Fue inevitable, su dulce aroma llegaba hasta mi nariz y escurría como mieles del paraíso hasta los labios. Apenas abrí la boca, por la comisura ingresó una mezcla explosiva de sabores, entre miel y avena, muy parecidos, imaginé, al maná divino de Moisés.
Desee fervientemente se repitiera el acontecimiento, y como si mis deseos fueran órdenes para invisibles seres, enseguida pude disfrutar la frescura de frutas y verduras que, seguramente, probaron Adán y Eva. Mis ojos cayeron en éxtasis: penetraba a través de mis párpados una frescura que impactó cada una de las neuronas dispuestas -y disponibles-, y círculos con semillas pequeñas se dibujaron en los fosfenos de la imaginación.
No lo van a creer, sin embargo, debo contarles cómo, inmediatamente después, pude percibir un universo de aromas y sabores, sensaciones cremosas, como mantequilla deslizándose por el cuerpo que me permitió llevar hasta mi lengua el gusto del aguacate firme.
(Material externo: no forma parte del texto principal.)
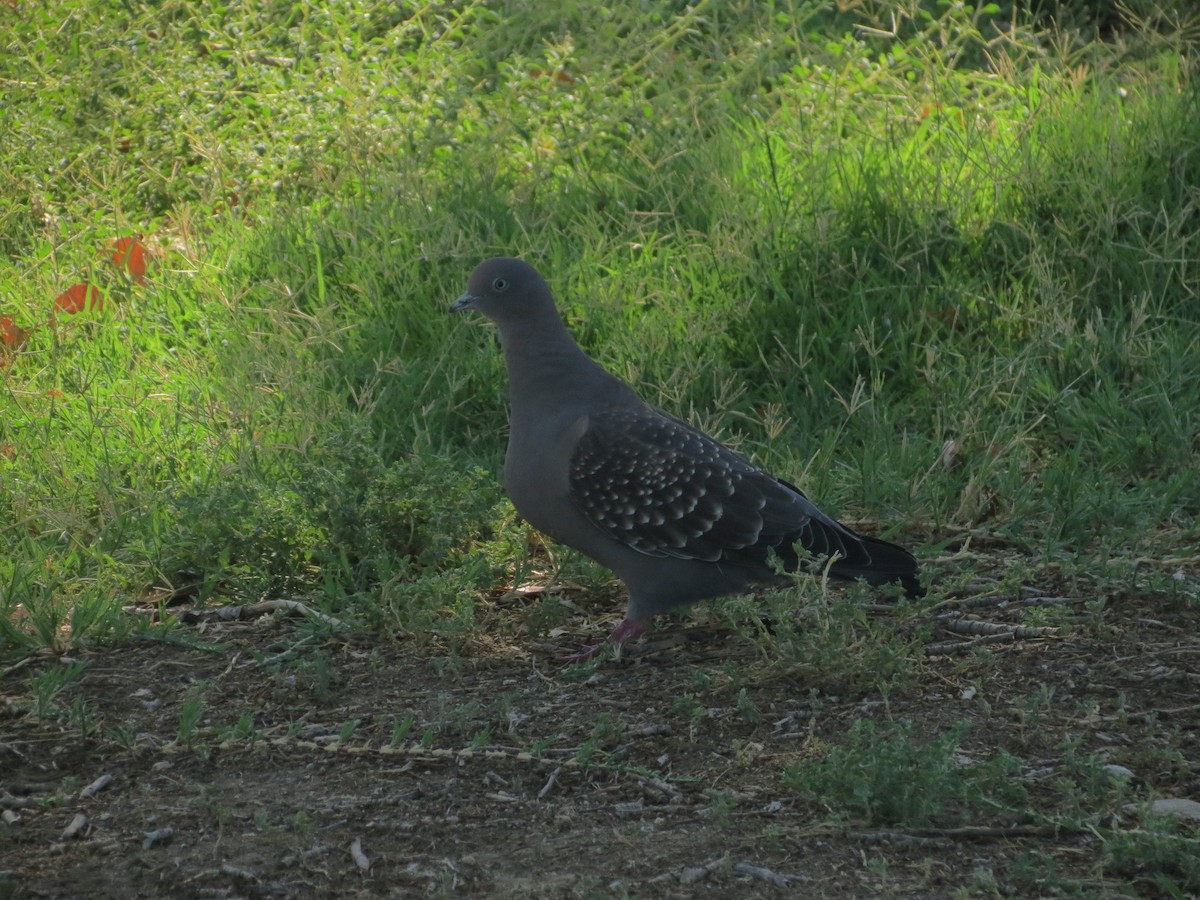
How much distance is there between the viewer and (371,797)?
3.14 meters

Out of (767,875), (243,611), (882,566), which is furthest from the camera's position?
(243,611)

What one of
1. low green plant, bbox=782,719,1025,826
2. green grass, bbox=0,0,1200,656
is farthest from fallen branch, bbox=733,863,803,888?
green grass, bbox=0,0,1200,656

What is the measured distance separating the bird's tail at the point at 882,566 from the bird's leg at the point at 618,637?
541 mm

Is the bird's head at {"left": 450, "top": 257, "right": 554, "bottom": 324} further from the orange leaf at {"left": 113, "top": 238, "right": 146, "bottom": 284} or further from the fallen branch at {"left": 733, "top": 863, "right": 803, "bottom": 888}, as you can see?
the orange leaf at {"left": 113, "top": 238, "right": 146, "bottom": 284}

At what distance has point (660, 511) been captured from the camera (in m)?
3.97

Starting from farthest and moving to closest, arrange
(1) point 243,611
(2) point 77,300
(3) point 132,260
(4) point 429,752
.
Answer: (3) point 132,260, (2) point 77,300, (1) point 243,611, (4) point 429,752

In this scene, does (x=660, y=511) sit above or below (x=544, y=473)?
below

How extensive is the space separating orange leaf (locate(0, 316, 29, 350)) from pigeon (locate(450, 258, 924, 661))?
2618mm

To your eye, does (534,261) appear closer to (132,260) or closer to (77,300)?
(132,260)

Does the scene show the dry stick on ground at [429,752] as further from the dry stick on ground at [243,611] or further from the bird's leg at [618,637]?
the dry stick on ground at [243,611]

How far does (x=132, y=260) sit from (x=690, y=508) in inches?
127

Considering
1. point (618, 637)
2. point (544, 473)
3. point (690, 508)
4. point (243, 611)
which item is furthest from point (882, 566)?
point (243, 611)

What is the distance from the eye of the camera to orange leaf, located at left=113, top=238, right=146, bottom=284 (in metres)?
6.17

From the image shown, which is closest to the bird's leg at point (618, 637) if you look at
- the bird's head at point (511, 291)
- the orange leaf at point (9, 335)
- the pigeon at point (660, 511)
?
the pigeon at point (660, 511)
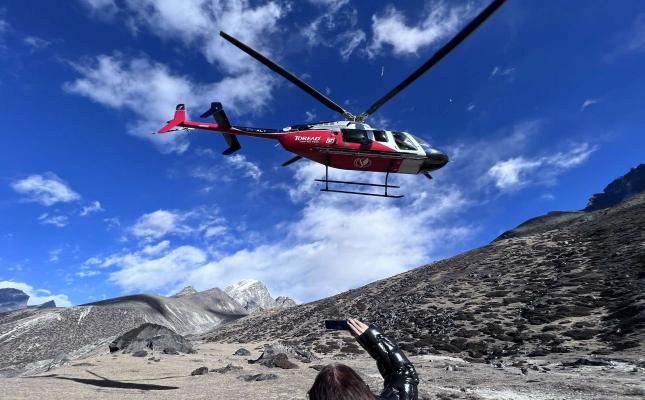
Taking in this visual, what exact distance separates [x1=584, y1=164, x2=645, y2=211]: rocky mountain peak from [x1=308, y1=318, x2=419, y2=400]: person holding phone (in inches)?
7455

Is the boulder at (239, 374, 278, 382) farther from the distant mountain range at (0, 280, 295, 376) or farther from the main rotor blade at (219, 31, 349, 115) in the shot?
the distant mountain range at (0, 280, 295, 376)

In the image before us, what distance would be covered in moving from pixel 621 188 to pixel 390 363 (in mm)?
206581

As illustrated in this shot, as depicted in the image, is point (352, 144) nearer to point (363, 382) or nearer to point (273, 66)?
point (273, 66)

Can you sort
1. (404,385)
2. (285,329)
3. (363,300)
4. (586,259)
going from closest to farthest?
(404,385) → (586,259) → (285,329) → (363,300)

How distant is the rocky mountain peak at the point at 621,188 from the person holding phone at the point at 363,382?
621 ft

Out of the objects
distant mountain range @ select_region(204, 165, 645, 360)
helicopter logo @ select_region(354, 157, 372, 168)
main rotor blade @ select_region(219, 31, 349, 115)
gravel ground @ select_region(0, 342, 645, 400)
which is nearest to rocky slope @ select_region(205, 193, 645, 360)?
distant mountain range @ select_region(204, 165, 645, 360)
Me sentía satisfecha, más no se pide al cielo cuando nos sabemos penitentes. Pero alguna deuda tenía conmigo quien me suministraba semejantes insumos, y pasó a surtirme de un elíxir en cristales, azucarado, con un regusto final a aceite de oliva.
Abrí los ojos entonces, esperaba ver el Olimpo frente a mí, los campos Elíseos o el Senegal que describe Mecano en su Blues del Esclavo. Nada de eso, lo que apareció fue algo inesperado, inimaginable, indescriptible: estaba en el salón de belleza. Conclusión: me había comido las mascarillas.
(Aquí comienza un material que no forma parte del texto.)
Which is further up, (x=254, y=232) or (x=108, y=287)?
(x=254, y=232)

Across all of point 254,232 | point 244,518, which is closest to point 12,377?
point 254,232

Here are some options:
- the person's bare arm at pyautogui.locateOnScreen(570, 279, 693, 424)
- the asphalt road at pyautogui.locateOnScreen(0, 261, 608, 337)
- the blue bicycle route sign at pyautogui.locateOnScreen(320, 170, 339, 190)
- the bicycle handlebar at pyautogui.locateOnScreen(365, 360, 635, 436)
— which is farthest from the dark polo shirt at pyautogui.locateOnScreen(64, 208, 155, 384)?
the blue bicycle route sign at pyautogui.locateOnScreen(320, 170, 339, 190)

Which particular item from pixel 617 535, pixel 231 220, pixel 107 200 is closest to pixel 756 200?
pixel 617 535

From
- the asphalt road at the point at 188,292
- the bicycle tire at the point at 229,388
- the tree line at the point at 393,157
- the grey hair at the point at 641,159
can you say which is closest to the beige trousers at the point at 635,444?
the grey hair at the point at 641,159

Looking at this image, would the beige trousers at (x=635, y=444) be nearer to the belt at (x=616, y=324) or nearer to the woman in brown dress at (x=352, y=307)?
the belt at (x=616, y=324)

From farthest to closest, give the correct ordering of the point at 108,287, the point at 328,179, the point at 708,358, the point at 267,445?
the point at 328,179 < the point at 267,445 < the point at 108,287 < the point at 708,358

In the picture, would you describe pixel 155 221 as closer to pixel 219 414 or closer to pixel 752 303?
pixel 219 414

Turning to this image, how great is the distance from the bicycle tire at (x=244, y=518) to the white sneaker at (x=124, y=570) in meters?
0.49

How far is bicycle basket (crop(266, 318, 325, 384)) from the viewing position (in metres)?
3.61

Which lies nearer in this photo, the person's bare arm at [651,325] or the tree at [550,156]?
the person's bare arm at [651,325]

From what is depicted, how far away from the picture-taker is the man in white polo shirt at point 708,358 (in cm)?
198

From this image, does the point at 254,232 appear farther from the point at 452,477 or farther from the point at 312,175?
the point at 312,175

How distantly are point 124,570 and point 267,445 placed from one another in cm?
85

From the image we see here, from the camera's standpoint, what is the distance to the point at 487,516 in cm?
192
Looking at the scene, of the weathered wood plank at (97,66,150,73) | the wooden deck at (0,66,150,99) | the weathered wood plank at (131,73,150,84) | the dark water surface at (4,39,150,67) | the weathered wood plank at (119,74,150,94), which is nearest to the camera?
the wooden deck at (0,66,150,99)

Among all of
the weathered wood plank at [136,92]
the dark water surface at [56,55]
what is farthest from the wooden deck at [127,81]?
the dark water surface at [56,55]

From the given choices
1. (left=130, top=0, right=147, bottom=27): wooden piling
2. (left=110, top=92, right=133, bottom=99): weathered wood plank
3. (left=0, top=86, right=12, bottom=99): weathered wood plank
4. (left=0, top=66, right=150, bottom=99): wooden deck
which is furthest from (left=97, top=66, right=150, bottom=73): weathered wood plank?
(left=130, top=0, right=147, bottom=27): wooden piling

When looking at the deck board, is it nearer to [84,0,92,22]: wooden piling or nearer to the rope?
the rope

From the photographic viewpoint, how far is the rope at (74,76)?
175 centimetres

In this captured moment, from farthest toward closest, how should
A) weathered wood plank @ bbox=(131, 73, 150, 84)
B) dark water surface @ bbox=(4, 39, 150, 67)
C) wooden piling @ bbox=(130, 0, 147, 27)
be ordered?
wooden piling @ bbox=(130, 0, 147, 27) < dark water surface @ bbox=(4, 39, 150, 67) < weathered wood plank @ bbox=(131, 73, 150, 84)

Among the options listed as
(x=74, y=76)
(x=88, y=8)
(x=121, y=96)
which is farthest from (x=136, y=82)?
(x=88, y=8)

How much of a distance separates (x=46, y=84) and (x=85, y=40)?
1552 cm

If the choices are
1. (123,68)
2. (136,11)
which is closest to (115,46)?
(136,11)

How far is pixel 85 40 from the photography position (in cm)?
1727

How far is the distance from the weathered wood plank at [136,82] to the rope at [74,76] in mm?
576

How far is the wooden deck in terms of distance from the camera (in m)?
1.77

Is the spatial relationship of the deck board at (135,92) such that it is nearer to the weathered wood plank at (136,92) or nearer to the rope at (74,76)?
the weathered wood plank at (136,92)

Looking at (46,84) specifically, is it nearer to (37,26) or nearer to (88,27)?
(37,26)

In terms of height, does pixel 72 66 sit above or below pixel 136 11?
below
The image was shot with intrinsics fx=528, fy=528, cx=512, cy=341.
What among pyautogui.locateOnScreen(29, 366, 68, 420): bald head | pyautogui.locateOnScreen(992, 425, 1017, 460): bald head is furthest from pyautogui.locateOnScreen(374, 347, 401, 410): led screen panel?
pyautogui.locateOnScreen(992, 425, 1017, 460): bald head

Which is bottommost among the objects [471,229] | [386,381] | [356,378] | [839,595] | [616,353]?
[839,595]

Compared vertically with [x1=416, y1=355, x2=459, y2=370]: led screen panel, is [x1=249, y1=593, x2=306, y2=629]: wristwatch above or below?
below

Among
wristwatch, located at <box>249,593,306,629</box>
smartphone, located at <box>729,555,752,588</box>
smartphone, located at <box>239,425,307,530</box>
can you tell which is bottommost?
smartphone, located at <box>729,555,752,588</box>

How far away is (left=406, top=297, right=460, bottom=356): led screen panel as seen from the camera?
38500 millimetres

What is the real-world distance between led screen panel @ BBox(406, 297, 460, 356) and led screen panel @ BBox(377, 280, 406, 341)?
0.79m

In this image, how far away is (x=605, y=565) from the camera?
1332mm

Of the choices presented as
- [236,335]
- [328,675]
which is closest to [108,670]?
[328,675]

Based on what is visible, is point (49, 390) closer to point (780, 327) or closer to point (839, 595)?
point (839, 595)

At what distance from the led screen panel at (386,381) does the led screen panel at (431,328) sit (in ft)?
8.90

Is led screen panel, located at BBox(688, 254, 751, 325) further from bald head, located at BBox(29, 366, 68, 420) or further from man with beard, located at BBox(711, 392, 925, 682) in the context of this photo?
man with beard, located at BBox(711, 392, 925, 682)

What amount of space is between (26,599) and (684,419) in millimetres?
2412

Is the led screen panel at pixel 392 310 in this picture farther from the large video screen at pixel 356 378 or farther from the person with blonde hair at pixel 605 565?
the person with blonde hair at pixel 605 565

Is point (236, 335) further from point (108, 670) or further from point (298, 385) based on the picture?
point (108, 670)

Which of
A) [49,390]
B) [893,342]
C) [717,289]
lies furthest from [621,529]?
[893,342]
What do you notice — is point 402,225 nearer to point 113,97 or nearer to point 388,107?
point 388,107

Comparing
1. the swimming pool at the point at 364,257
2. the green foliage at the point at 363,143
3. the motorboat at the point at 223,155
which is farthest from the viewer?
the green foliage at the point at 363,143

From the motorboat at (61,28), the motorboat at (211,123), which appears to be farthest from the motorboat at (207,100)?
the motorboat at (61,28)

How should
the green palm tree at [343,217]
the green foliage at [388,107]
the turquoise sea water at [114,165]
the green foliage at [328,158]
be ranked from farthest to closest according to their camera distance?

Traté de convencer a la chica sobre las muchas ventajas de ingerir los pepinos, la miel, la avena, el azúcar y el aguacate que debí untarme en cara y cuerpo, pero me dejó claro que ella había estudiado belleza y no nutrición. Salí del lugar medianamente apenada, pues tenía una efervescencia en el estómago como nunca antes.
Así, la moraleja es: si lo puedes comer, no te lo untes.